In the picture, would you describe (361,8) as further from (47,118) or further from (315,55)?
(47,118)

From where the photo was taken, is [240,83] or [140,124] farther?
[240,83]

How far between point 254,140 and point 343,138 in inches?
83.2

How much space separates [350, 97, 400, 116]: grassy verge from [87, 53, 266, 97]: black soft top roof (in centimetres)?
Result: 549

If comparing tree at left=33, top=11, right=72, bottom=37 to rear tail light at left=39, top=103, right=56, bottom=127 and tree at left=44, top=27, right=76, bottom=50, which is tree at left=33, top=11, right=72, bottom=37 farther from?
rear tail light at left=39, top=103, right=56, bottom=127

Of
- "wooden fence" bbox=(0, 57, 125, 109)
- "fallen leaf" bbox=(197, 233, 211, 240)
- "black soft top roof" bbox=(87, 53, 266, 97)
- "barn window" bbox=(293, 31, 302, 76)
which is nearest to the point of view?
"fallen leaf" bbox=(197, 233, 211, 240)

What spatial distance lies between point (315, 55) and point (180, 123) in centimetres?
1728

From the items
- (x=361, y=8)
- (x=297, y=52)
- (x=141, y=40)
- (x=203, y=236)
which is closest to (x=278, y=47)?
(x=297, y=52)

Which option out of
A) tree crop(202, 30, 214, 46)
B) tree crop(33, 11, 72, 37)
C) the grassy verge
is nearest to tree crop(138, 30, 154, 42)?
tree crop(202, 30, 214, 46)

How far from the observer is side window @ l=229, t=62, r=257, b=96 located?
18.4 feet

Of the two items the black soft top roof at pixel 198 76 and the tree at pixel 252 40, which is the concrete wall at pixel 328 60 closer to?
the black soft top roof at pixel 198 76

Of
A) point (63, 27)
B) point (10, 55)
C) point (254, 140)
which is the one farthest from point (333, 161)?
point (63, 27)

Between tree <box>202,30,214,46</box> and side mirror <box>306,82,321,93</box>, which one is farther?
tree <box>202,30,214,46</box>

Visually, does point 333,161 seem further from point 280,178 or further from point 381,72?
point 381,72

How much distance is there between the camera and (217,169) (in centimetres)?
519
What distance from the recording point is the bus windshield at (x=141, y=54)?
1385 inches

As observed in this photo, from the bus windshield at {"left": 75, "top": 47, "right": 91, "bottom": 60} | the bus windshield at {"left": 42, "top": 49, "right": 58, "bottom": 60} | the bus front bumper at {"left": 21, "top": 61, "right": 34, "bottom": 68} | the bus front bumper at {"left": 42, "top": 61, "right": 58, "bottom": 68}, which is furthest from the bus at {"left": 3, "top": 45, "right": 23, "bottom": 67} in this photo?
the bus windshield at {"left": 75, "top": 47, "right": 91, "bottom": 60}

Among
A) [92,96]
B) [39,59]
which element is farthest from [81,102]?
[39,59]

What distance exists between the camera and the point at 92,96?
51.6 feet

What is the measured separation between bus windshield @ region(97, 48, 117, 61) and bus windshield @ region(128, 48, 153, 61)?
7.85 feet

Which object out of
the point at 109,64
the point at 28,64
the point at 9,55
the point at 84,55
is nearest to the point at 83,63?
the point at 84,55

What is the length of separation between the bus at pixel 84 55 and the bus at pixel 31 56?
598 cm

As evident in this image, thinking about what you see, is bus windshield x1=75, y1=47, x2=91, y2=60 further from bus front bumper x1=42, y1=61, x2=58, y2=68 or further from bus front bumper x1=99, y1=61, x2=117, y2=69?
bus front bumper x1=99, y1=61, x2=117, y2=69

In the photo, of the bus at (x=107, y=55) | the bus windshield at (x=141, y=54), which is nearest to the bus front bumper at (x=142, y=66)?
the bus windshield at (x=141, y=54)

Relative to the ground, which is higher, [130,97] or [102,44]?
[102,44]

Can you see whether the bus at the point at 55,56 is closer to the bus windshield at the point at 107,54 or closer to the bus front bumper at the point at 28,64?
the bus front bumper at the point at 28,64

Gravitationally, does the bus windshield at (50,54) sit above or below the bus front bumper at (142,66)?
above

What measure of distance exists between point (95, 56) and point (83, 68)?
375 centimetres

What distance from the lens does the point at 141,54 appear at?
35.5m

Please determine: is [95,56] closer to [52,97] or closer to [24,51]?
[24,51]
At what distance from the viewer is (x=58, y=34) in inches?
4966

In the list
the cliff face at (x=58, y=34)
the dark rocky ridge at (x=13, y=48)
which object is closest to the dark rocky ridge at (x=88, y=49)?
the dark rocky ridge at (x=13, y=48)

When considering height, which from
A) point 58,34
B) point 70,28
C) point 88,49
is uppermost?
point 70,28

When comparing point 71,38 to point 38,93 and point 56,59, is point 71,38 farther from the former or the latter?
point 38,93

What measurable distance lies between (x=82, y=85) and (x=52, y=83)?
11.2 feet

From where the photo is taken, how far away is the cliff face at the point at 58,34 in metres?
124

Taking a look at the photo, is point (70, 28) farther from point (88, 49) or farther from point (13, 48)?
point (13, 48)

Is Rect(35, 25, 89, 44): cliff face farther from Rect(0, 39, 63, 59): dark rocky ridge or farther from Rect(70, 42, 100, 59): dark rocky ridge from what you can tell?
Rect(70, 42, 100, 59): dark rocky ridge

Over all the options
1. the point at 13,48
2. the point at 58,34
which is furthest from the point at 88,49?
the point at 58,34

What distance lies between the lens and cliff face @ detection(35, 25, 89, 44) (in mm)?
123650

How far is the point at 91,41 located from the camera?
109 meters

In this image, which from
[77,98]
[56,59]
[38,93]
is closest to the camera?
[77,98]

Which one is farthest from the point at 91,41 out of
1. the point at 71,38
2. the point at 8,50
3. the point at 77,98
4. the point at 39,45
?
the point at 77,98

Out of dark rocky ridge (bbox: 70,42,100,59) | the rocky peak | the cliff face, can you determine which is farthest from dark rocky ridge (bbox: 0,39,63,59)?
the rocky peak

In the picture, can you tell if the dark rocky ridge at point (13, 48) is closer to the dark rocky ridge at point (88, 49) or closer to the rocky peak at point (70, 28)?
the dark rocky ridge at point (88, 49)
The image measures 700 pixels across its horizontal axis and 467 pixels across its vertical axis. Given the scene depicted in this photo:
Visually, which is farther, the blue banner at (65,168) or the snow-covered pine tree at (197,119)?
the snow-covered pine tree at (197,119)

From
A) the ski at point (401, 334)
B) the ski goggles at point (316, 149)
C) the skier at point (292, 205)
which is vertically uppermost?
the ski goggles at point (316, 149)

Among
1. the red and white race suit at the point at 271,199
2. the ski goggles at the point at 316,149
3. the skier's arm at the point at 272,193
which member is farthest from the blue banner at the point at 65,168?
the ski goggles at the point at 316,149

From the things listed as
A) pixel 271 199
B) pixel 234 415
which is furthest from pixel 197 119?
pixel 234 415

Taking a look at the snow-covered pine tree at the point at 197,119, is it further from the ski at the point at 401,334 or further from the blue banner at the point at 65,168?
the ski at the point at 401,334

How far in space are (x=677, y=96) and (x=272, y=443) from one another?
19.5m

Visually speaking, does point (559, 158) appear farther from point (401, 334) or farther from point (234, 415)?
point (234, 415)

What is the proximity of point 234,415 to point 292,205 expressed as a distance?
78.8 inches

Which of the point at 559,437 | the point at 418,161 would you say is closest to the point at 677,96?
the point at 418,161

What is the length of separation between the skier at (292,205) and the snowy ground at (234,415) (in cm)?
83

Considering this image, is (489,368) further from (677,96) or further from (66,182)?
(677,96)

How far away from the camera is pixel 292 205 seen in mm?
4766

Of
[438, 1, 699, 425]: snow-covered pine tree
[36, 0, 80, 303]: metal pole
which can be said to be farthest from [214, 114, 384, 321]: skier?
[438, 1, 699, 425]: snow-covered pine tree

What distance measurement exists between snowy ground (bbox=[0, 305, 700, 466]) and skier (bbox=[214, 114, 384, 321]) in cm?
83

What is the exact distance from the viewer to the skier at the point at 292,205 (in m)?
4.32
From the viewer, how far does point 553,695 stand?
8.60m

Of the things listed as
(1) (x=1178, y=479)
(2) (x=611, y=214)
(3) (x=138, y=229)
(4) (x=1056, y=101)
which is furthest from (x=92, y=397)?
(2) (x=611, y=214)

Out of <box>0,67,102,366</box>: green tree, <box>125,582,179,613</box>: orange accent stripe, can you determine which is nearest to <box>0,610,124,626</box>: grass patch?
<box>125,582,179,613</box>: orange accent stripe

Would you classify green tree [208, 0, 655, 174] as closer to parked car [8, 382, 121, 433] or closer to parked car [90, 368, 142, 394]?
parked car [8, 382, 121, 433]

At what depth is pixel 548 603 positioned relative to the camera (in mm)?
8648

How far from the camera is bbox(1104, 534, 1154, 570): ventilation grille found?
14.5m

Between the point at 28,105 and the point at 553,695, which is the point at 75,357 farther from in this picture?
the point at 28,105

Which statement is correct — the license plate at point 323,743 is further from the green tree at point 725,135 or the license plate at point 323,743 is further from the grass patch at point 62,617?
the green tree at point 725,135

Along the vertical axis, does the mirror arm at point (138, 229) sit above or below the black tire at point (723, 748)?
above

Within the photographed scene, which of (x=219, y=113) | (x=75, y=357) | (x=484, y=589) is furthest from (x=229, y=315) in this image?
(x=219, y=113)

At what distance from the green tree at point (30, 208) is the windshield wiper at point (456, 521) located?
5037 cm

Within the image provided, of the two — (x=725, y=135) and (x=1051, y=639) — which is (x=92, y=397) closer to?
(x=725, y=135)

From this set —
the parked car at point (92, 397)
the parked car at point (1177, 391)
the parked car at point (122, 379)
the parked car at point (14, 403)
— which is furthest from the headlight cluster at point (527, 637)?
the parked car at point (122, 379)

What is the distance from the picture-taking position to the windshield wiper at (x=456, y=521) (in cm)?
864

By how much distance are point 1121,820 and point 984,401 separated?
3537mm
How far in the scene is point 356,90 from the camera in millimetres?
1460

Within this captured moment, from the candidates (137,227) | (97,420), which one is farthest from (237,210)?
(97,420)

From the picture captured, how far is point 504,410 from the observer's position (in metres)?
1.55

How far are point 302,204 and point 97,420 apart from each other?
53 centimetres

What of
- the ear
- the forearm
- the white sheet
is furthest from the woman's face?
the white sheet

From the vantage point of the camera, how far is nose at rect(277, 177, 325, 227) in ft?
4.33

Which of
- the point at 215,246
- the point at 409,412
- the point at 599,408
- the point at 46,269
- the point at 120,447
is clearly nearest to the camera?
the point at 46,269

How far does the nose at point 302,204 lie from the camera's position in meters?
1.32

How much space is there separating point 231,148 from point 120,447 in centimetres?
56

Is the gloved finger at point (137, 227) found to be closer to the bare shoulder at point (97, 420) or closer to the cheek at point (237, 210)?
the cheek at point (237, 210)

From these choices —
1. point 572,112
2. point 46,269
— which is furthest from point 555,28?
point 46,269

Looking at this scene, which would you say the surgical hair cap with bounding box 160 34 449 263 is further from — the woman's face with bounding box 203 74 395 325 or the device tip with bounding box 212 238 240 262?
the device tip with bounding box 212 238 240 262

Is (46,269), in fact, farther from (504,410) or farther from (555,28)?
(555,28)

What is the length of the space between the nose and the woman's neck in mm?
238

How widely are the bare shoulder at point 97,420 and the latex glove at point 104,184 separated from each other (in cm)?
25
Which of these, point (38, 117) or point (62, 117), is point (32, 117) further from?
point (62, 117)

#####

Exercise details:
Copy the material from its first line through the line containing "Result: 549", swapping "grassy verge" for "grass strip" and leaving everything else unchanged.

Complete response:
In the picture, would you describe (361,8) as further from (47,118) or further from (315,55)?
(47,118)

From where the photo was taken, is [240,83] or [140,124] farther?
[240,83]

How far between point 254,140 and point 343,138 in inches?
83.2

How much space separates [350, 97, 400, 116]: grass strip from [87, 53, 266, 97]: black soft top roof (in centimetres)?
Result: 549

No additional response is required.